═════ Exercise input
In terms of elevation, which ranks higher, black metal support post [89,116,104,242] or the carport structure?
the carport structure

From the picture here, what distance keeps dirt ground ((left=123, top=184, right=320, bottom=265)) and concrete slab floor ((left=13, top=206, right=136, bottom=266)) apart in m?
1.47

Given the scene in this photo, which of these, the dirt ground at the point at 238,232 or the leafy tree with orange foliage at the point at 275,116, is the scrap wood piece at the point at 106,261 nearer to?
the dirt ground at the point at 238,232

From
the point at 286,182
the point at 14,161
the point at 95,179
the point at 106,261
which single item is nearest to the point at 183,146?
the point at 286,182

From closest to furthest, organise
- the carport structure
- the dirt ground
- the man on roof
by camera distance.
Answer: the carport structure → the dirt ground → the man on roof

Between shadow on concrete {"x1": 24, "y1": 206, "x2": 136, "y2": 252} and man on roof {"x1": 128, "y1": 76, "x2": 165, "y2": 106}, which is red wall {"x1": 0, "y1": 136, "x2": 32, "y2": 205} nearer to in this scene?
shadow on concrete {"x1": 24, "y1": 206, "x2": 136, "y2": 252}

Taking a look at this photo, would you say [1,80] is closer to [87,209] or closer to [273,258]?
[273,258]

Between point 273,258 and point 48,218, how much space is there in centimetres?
══════════
* [Exercise description]
Copy out every line of the material above word for word.

* [Task answer]
In terms of elevation, which ranks higher, black metal support post [89,116,104,242] or the carport structure?
the carport structure

From the picture here, what distance keeps dirt ground ((left=123, top=184, right=320, bottom=265)) and concrete slab floor ((left=13, top=206, right=136, bottom=266)) apart in m?
1.47

Given the scene in this photo, which of these, the dirt ground at the point at 238,232 or the leafy tree with orange foliage at the point at 275,116, is the scrap wood piece at the point at 106,261 nearer to?
the dirt ground at the point at 238,232

From
the point at 286,182
the point at 14,161
the point at 95,179
the point at 106,261
which single item is nearest to the point at 183,146?
the point at 286,182

From closest to furthest, organise
- the carport structure
- the dirt ground
- the man on roof
by camera distance.
Answer: the carport structure → the dirt ground → the man on roof

Between shadow on concrete {"x1": 24, "y1": 206, "x2": 136, "y2": 252} and man on roof {"x1": 128, "y1": 76, "x2": 165, "y2": 106}, which is red wall {"x1": 0, "y1": 136, "x2": 32, "y2": 205} nearer to in this scene?
shadow on concrete {"x1": 24, "y1": 206, "x2": 136, "y2": 252}

Taking a look at this photo, would you say [1,80] is closer to [87,209] or closer to [273,258]?
[273,258]

Between point 273,258 and point 48,218, how much space is there in centimetres?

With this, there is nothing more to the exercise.